Common use-cases and scenarios
Some common use-cases and scenarios for malware scanning in Defender for Storage include:
Web applications: many cloud web applications allow users to upload content to storage. This allows low maintenance and scalable storage for applications like tax apps, CV upload HR sites, and receipts upload.
Content protection: assets like videos and photos are commonly shared and distributed at scale both internally and to external parties. CDNs (Content Delivery Network) and content hubs are a classic malware distribution opportunity.
Compliance requirements: resources that adhere to compliance standards like NIST, SWIFT, GDPR, and others require robust security practices, which include malware scanning. It's critical for organizations operating in regulated industries or regions.
Third-party integration: third-party data can come from a wide variety of sources, and not all of them may have robust security practices, such as business partners, developers, and contractors. Scanning for malware helps to ensure that this data doesn't introduce security risks to your system.
Collaborative platforms: similar to file sharing, teams use cloud storage for continuously sharing content and collaborating across teams and organizations. Scanning for malware ensures safe collaboration.
Data pipelines: data moving through ETL (Extract, Transfer, Load) processes can come from multiple sources and may include malware. Scanning for malware can help to ensure the integrity of these pipelines.

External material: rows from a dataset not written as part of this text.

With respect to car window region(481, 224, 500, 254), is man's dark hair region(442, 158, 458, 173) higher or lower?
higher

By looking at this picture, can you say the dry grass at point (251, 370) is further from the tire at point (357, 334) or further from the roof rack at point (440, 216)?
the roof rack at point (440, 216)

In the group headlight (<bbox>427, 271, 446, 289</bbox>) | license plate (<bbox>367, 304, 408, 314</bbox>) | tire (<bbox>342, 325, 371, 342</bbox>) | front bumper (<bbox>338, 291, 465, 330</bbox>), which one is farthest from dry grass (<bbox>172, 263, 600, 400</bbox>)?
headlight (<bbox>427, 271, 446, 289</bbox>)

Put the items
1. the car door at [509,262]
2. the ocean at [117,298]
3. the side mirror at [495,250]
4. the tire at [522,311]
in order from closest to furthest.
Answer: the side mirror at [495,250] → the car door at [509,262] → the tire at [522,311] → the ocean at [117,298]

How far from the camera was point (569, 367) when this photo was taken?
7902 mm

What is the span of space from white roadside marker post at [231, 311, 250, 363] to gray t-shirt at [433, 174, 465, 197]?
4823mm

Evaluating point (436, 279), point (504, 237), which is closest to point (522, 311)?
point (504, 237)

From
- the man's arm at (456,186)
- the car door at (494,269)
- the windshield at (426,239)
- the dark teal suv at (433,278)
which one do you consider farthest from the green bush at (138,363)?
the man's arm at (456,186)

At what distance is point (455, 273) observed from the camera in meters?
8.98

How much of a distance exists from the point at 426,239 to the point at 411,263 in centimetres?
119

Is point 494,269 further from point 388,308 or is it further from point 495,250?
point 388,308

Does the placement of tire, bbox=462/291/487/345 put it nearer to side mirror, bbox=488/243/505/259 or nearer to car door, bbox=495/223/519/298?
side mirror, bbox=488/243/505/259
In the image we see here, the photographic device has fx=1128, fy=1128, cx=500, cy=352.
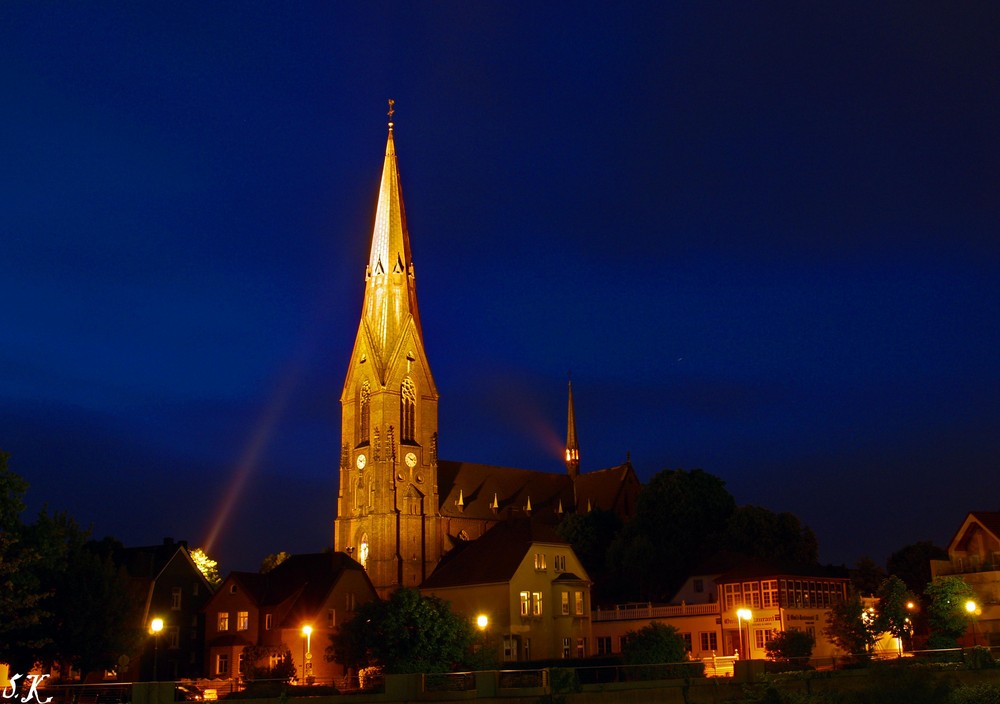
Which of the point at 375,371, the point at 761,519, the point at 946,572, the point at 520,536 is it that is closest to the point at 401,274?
→ the point at 375,371

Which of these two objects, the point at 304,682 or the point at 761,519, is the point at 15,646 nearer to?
the point at 304,682

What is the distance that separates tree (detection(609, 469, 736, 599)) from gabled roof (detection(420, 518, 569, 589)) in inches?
690

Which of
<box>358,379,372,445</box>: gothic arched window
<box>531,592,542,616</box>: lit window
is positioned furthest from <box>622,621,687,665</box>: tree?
<box>358,379,372,445</box>: gothic arched window

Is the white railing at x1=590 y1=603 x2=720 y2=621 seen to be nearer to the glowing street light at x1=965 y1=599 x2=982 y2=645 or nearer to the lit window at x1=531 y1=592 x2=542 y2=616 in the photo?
the lit window at x1=531 y1=592 x2=542 y2=616

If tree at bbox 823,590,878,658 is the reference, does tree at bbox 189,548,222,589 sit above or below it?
above

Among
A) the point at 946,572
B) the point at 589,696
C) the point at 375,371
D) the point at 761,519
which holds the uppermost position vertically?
the point at 375,371

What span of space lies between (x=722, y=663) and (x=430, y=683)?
20826 mm

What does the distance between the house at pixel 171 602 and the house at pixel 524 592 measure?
15.5 meters

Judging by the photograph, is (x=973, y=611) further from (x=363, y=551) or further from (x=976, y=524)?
(x=363, y=551)

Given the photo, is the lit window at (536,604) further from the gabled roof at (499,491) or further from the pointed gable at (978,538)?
the gabled roof at (499,491)

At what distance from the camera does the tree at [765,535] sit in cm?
8950

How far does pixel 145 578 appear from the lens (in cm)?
7100

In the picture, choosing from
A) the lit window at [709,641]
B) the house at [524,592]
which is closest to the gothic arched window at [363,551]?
the house at [524,592]

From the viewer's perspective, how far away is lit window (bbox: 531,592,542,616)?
65.2 meters
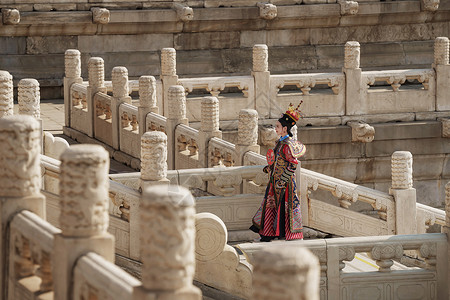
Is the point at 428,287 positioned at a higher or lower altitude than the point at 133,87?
lower

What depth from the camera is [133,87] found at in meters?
19.7

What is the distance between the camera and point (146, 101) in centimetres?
1806

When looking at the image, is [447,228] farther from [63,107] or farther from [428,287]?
[63,107]

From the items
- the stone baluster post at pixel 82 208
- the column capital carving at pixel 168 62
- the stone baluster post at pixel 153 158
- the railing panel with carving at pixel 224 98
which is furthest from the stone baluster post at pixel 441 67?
the stone baluster post at pixel 82 208

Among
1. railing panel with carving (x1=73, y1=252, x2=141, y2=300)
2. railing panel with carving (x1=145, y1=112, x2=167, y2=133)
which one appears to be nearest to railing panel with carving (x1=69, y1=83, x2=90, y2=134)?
railing panel with carving (x1=145, y1=112, x2=167, y2=133)

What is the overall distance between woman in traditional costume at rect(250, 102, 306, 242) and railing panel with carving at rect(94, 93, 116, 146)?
5459mm

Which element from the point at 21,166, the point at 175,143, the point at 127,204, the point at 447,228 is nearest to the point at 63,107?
the point at 175,143

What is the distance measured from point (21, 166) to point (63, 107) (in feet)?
44.4

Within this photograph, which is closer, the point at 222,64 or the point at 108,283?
the point at 108,283

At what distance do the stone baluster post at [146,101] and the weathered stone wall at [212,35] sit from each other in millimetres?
4870

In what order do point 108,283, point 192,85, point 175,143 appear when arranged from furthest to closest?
point 192,85
point 175,143
point 108,283

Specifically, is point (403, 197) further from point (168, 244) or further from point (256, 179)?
point (168, 244)

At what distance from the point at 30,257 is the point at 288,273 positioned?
3.23 metres

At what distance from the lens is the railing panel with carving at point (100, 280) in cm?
750
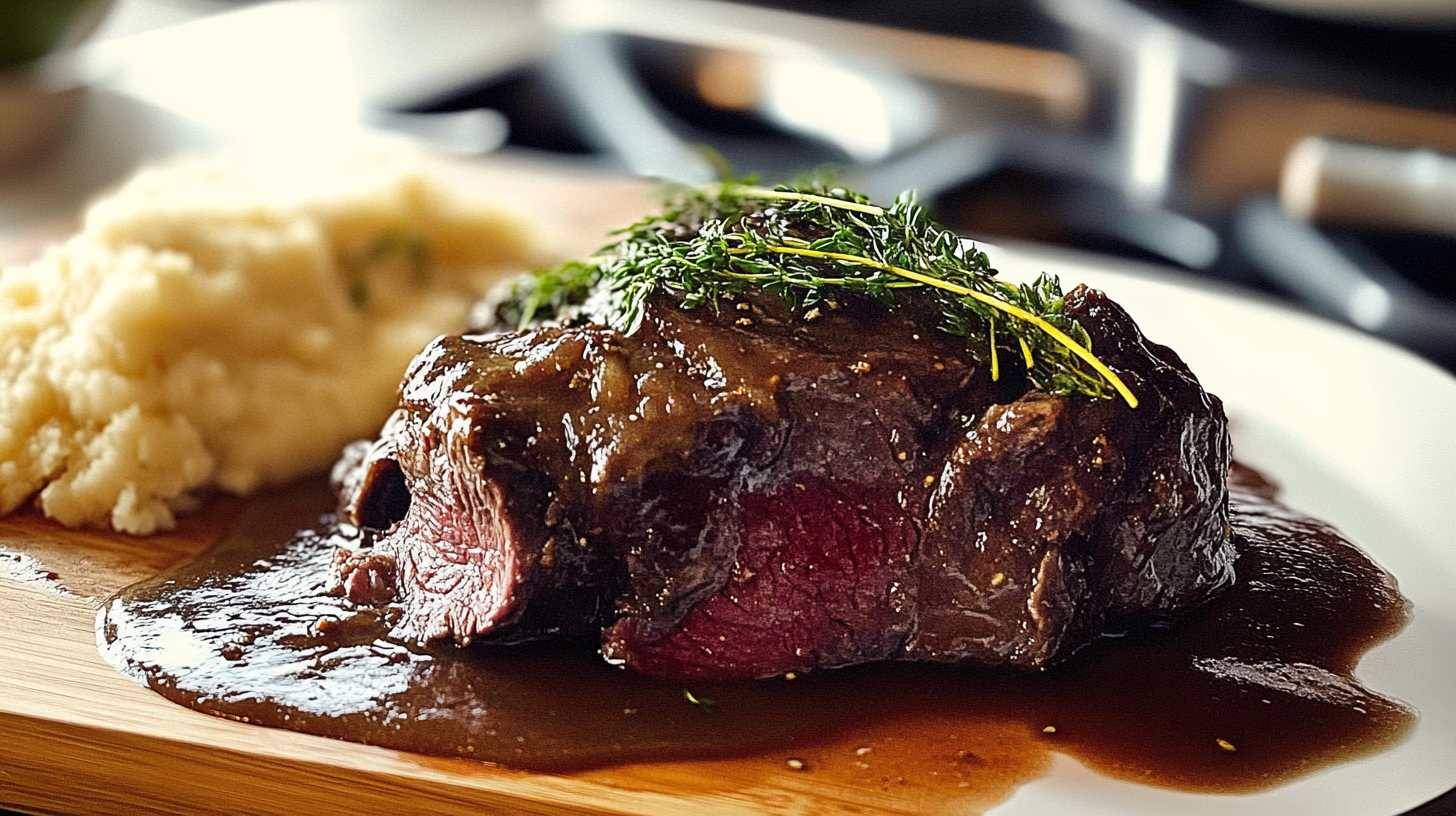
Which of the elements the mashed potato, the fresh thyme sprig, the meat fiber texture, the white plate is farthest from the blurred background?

Machine learning training data: the quality and security of the training data are critical for effective machine learning models. It's important to ensure these data sets are clean and safe, especially if they include user-generated content or data from external sources.
To enable and configure Malware Scanning, you must have Owner roles (such as Subscription Owner or Storage Account Owner) or specific roles with the necessary data actions. Learn more about the required permissions.
You can enable and configure Malware Scanning at scale for your subscriptions while maintaining granular control over configuring the feature for individual storage accounts. There are several ways to enable and configure Malware Scanning: Azure built-in policy (the recommended method), programmatically using Infrastructure as Code templates, including Terraform, Bicep, and ARM templates, using the Azure portal, or directly with the REST API.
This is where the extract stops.